* **Goal of the exercise**: In your copy, repeat each record exactly and include no pictures.

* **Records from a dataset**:

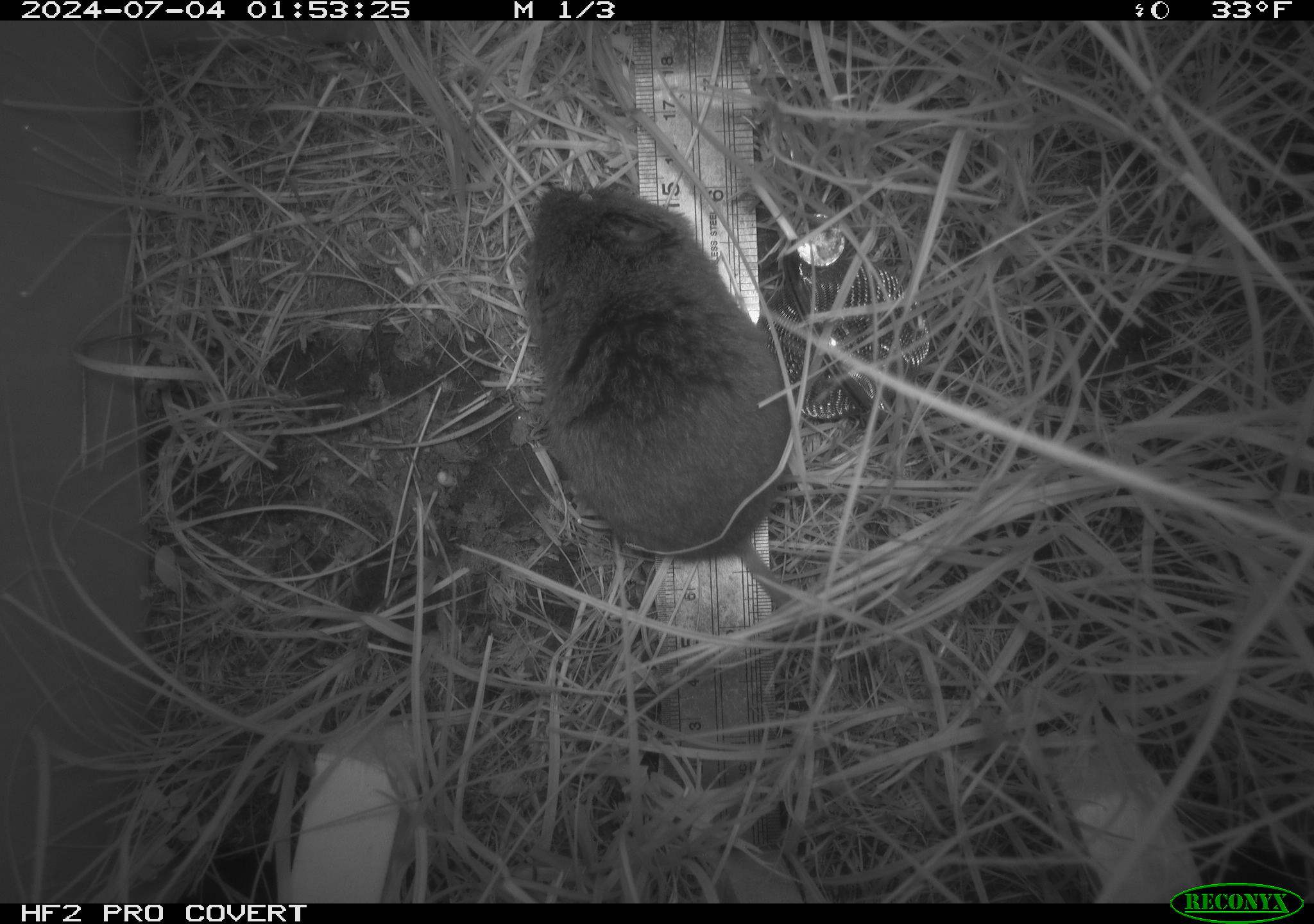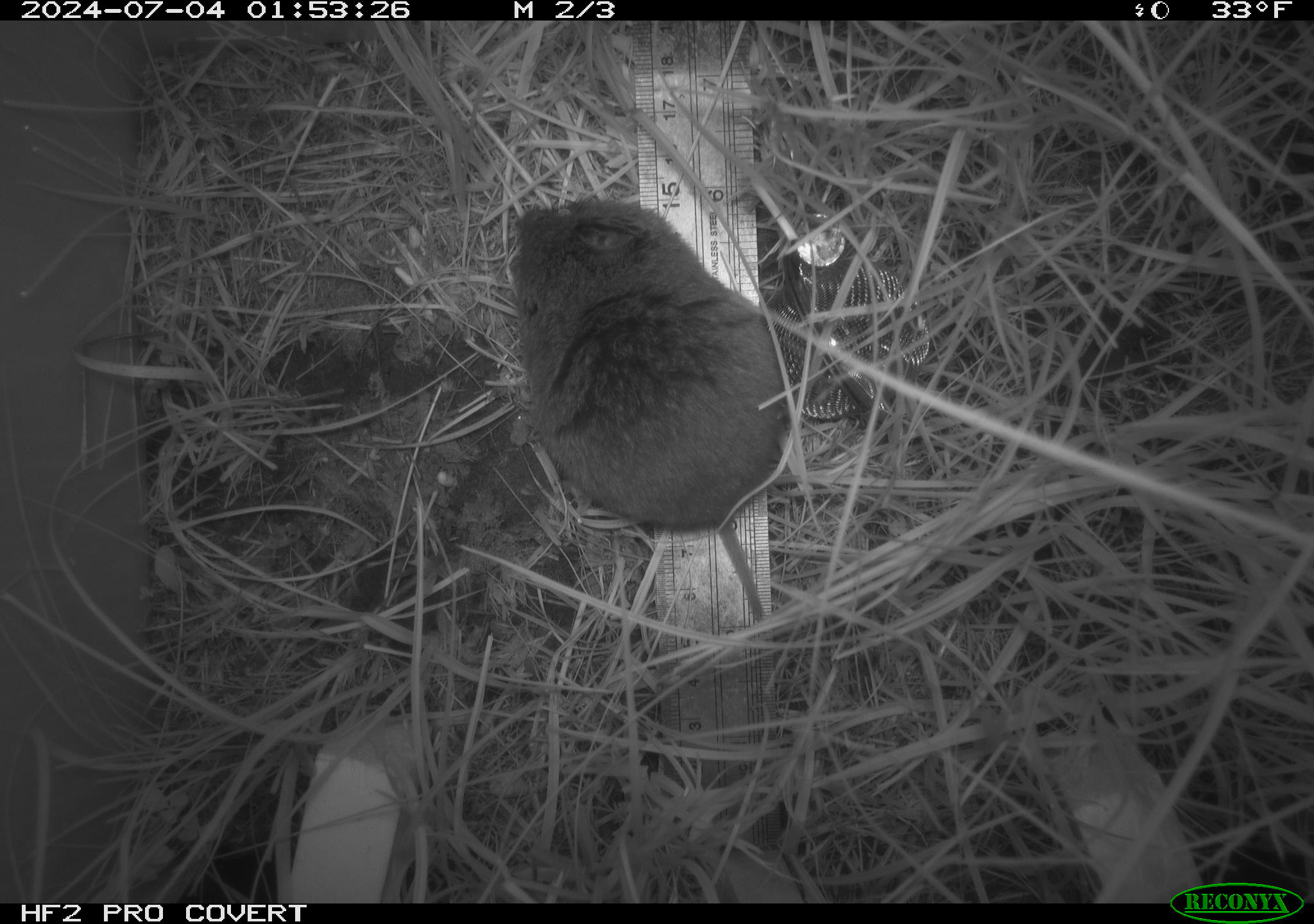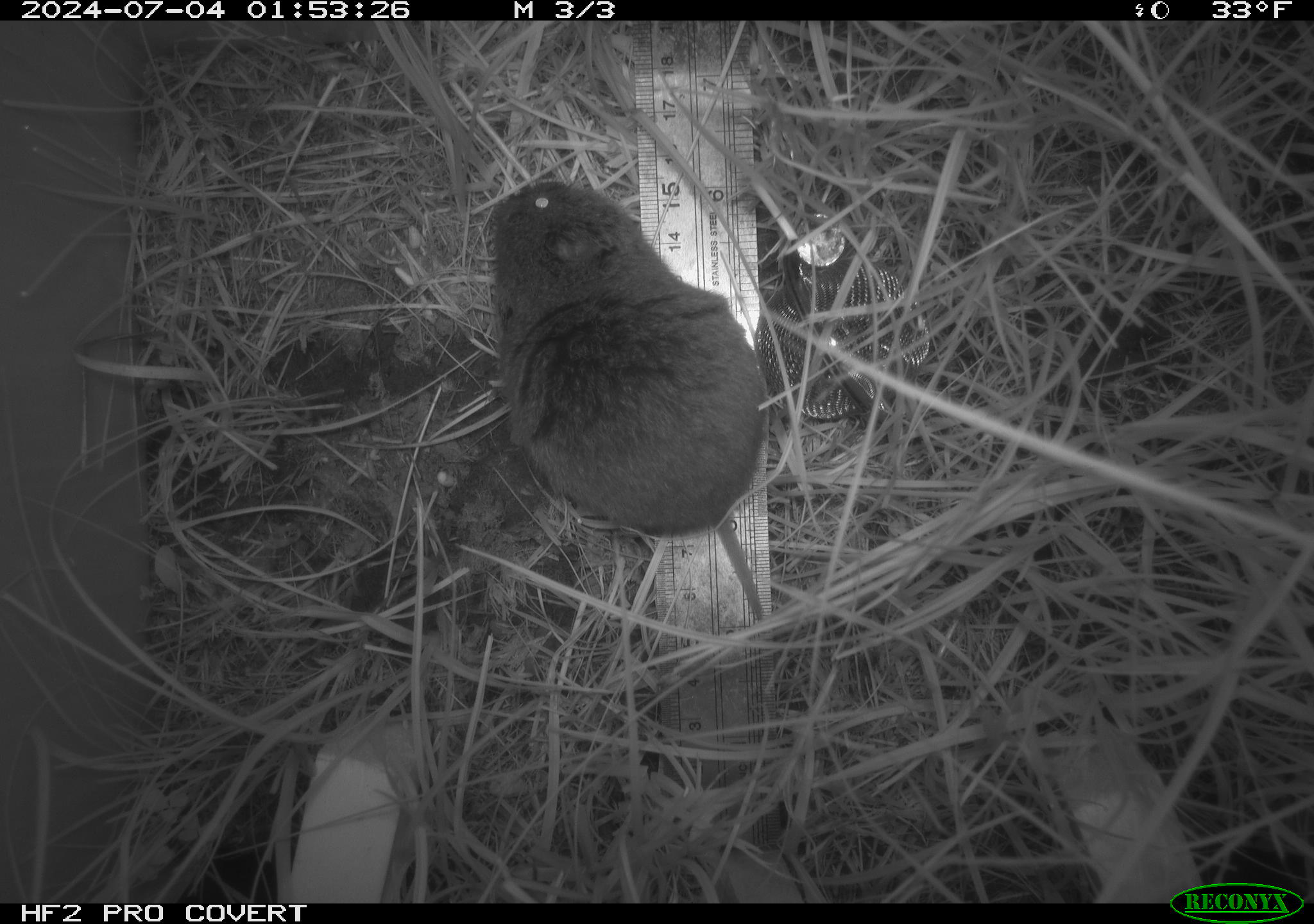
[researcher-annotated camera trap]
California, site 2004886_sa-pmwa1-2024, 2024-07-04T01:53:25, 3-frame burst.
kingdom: Animalia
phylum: Chordata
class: Mammalia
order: Rodentia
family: Cricetidae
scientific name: Arvicolinae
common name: voles, lemmings, and muskrats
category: arvicolinae subfamily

* **Result of the exercise**:
[researcher-annotated camera trap]
California, site 2004886_sa-pmwa1-2024, 2024-07-04T01:53:25, 3-frame burst.
kingdom: Animalia
phylum: Chordata
class: Mammalia
order: Rodentia
family: Cricetidae
scientific name: Arvicolinae
common name: voles, lemmings, and muskrats
category: arvicolinae subfamily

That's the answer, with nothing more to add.